The Playback Assistant can do one thing and one thing only: change your computer's playback device. The assistant is capable of switching between headphones and speakers.
This project consists of two parts, the voice assistant (Python) and the playback service (C++). The voice assistant is written with Python's speech_recognition library and playback service is written with the COM-interface IPolicyConfig by EreTIk that set default audio render endpoint.
The playback service is built with MSVC 2017 64-bit compiler because IPolicyConfig is reverse engineered to set default audio render endpoint on Windows OS. So make sure you have installed MSVC and have Developer Command Prompt in Windows, it is also possible to compile this using QT if you don't want to compie this using the command line.
Python lib requirements:
- SpeechRecognition
- pyttsx3
- pynput
The voice assistant require Python version 3.8.2 or higher. To run the Python script, use pip install for all the necessary libraries.
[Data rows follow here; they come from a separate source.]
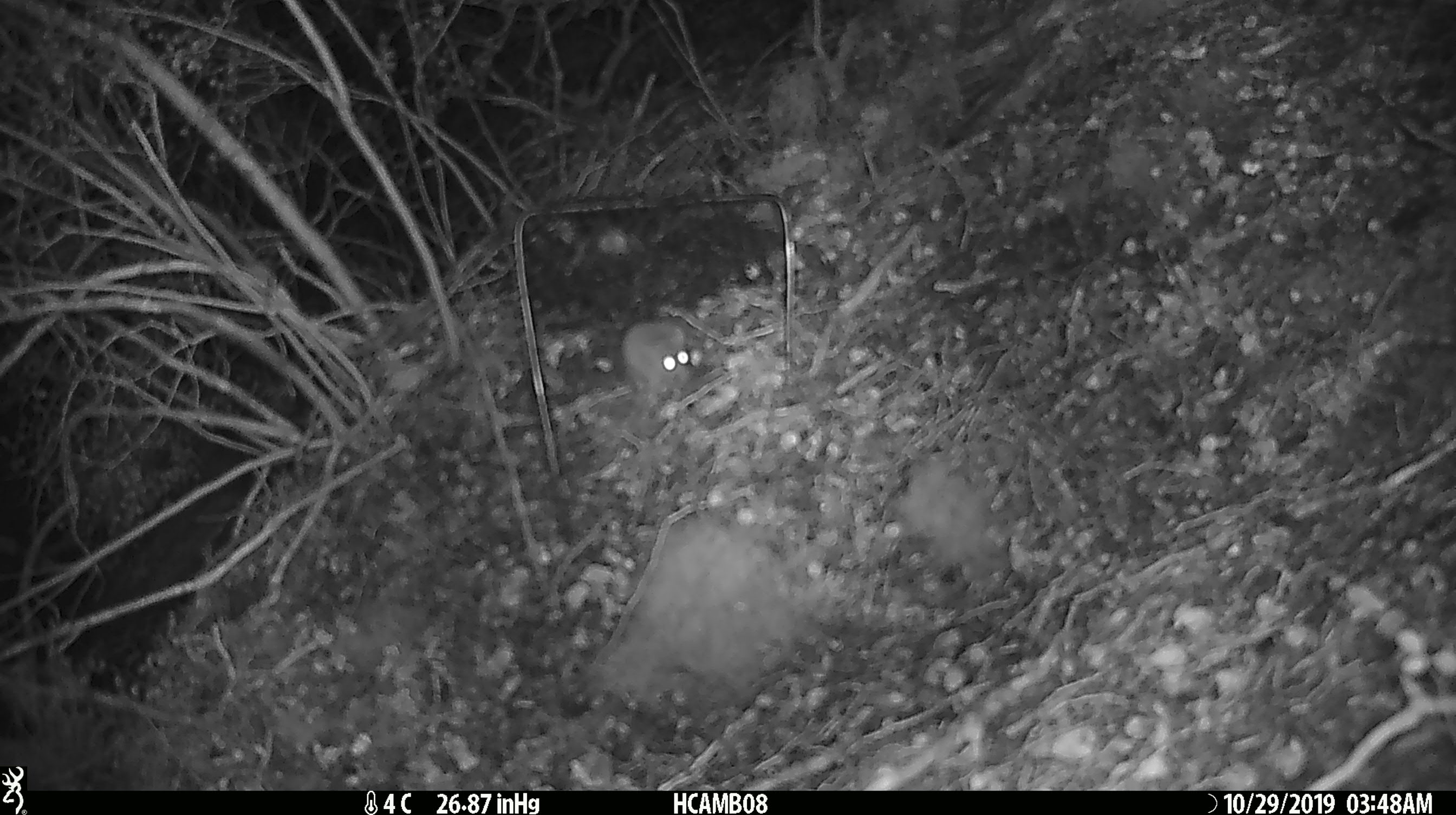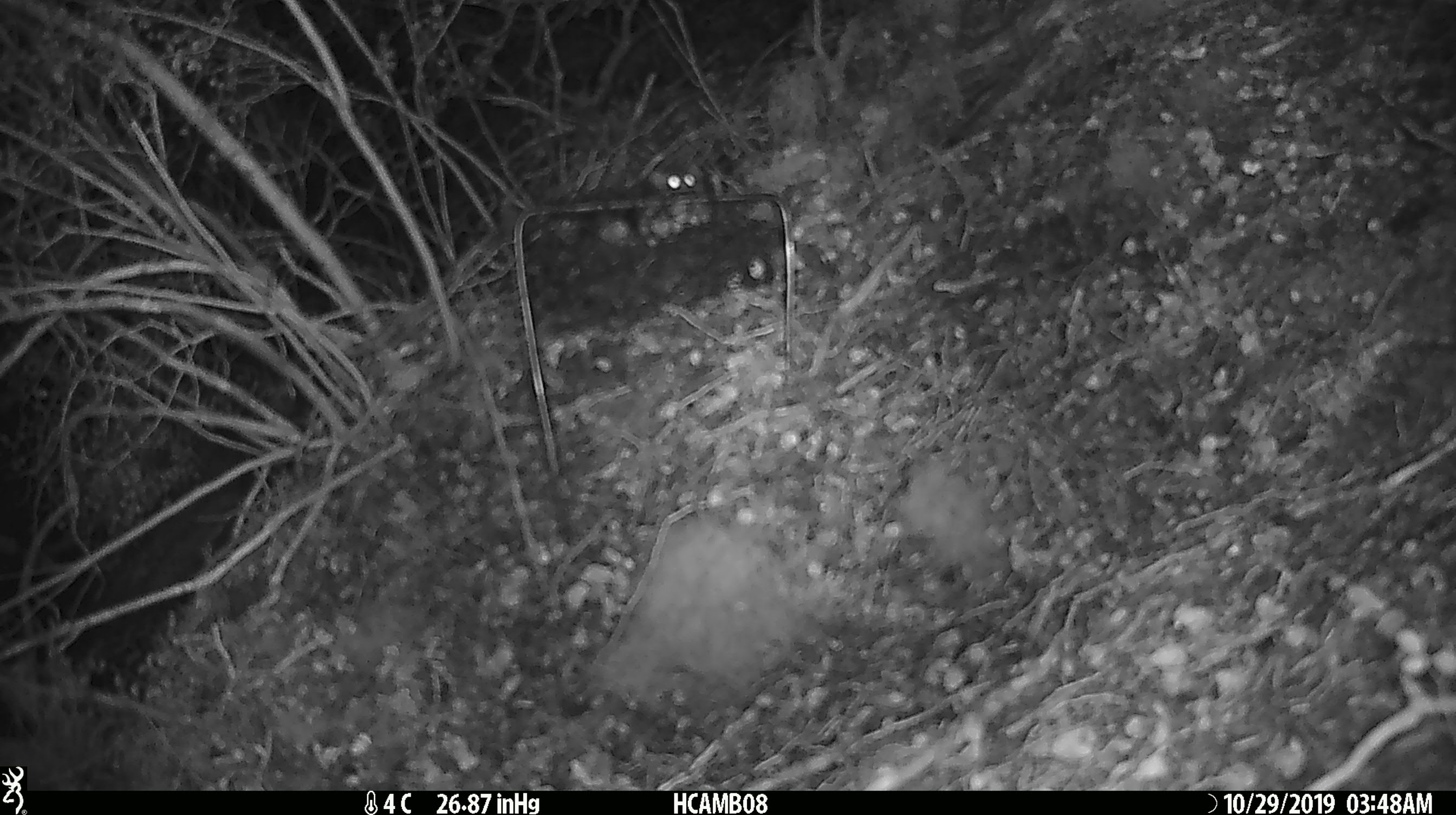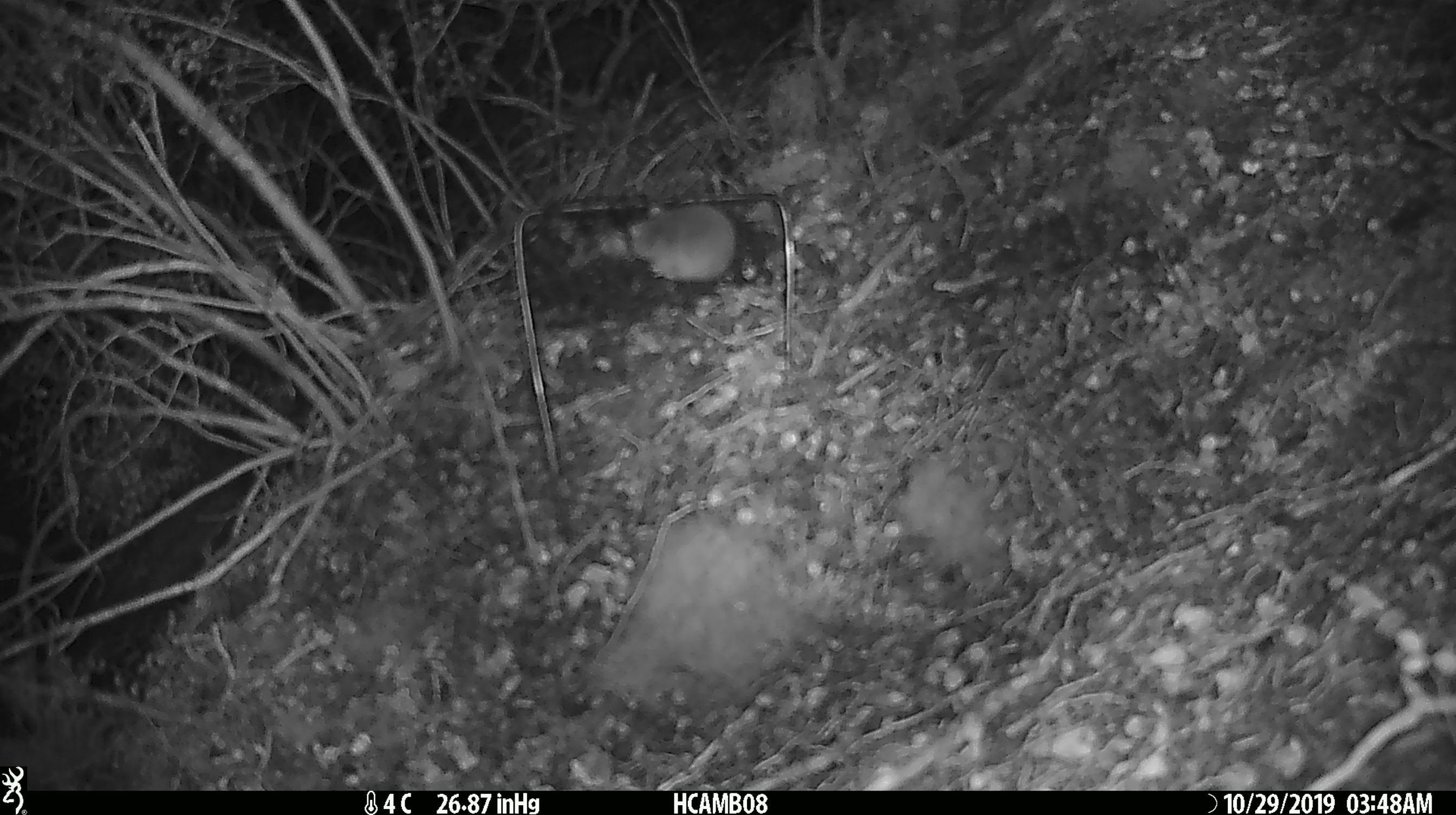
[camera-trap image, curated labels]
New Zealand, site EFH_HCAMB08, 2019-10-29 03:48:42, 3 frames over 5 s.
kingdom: Animalia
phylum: Chordata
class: Mammalia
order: Rodentia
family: Muridae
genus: Mus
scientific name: Mus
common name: mouse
Download the right Python version from here, for Python 3.9 it's PyAudio-0.2.11-cp39-cp39-win_amd64.whl with a 64-bit machine. Install it manually with pip
$ pip install PyAudio-0.2.11-cp39-cp39-win_amd64.whl
If you are using MSVC 2022 then execute the VsDevCmd.bat in the terminal before. It sets up the required environment for compiling and linking.
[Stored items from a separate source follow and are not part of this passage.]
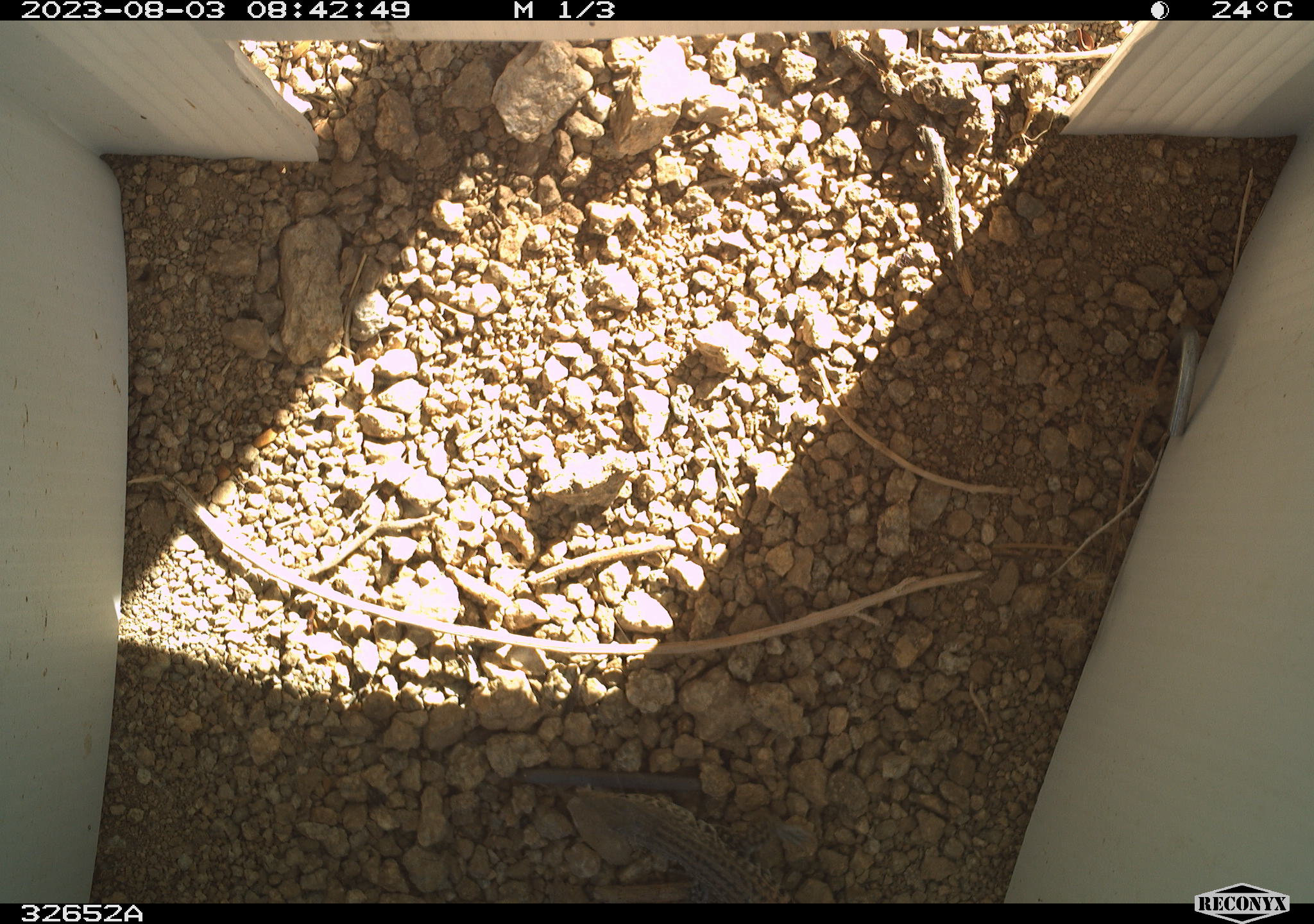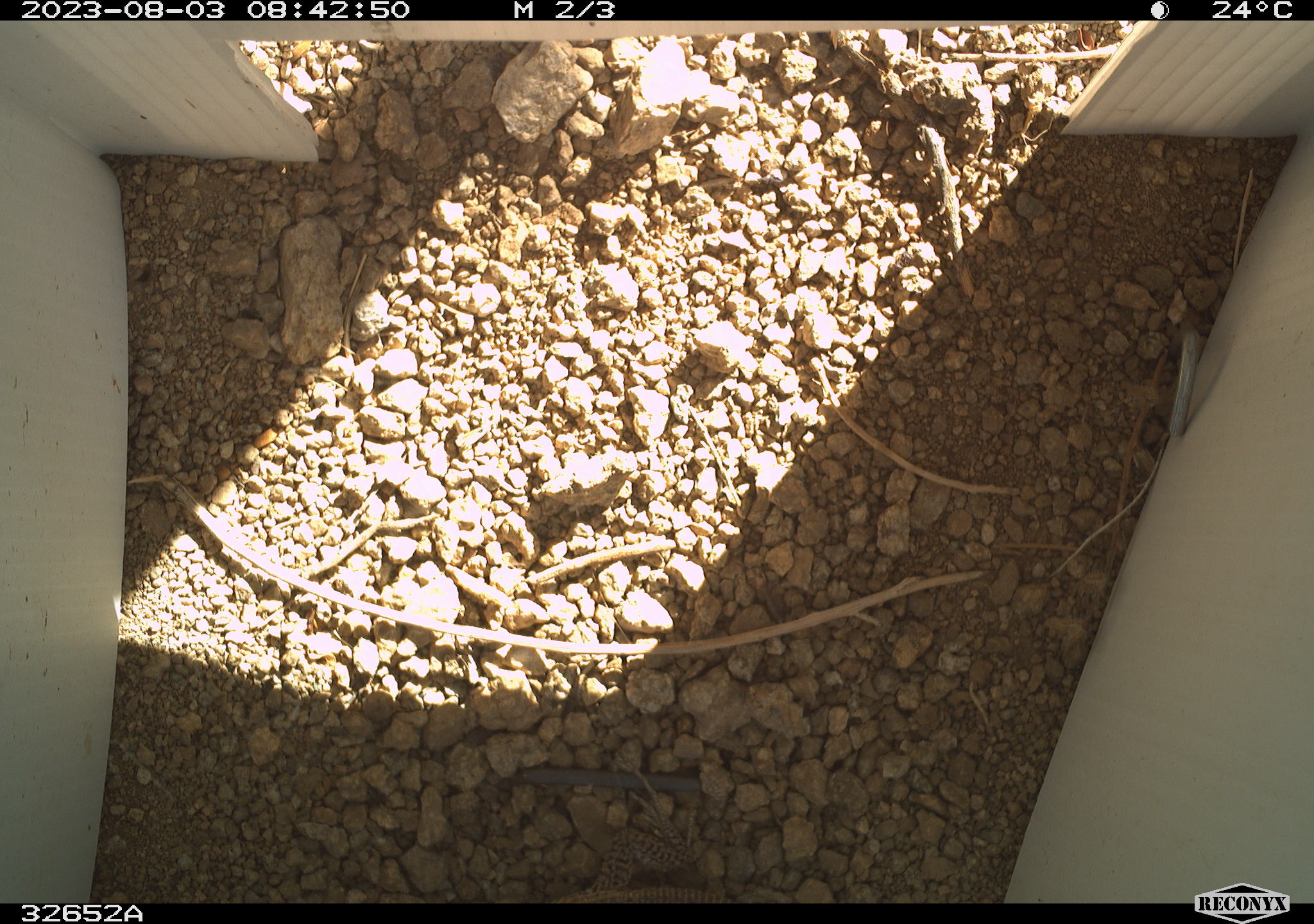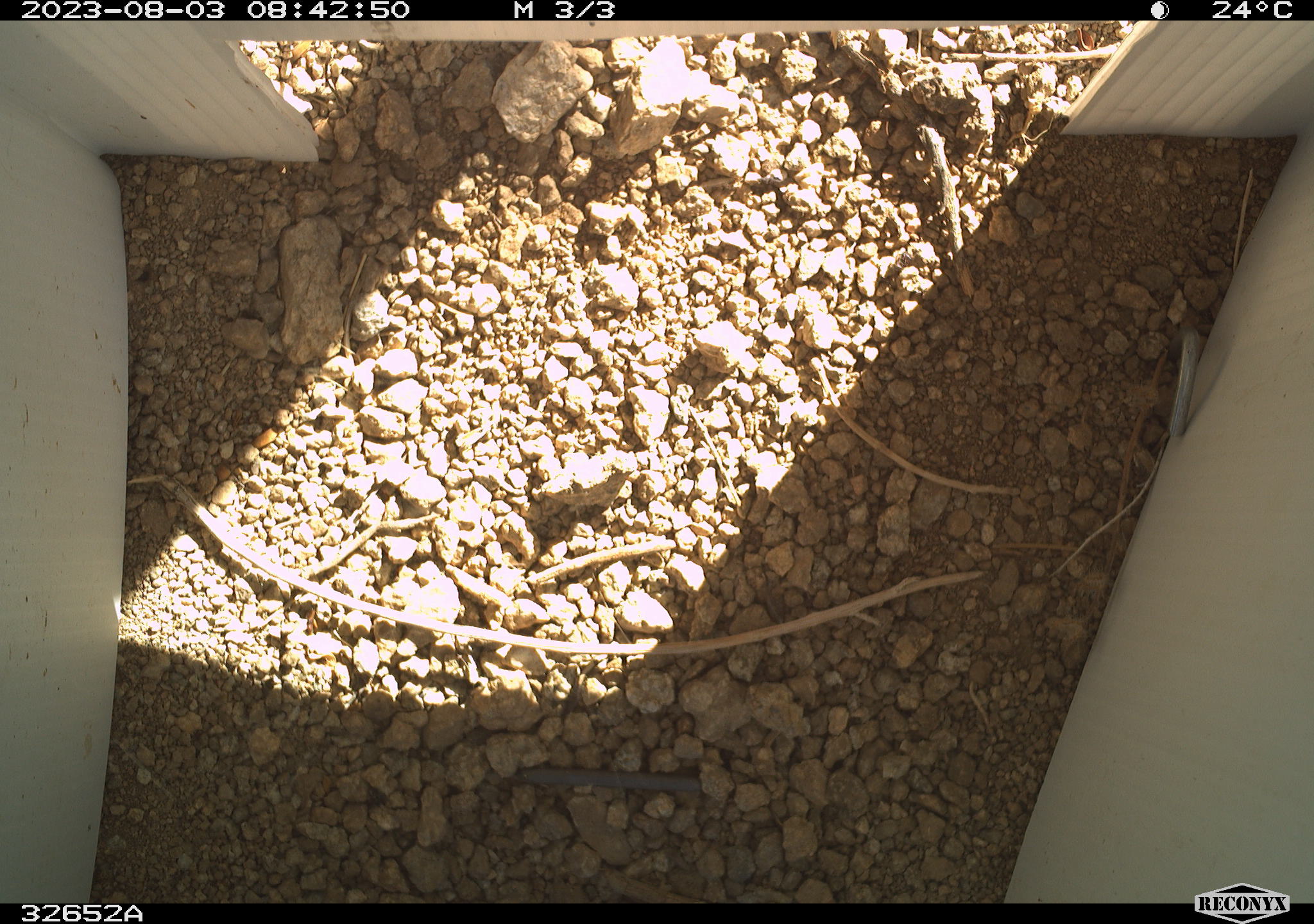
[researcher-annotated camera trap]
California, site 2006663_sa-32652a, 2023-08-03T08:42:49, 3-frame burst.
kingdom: Animalia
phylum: Chordata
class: Reptilia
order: Squamata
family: Teiidae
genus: Aspidoscelis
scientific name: Aspidoscelis tigris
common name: western whiptail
Western whiptail (Aspidoscelis tigris).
Compile this in the root folder to generate .exe file.
$ cl -o Playback.exe src/main.cpp src/audio.cpp dist/jsoncpp.cpp ole32.lib
In order to run the voice assistant you need to add your output devices in the config.json. You can use the compiled C++ program to see your available output devices.
$ ./Playback.exe -print
2460G4 (NVIDIA High Definition Audio)
Speakers (Realtek(R) Audio)
Headset Earphone (HyperX Virtual Surround Sound)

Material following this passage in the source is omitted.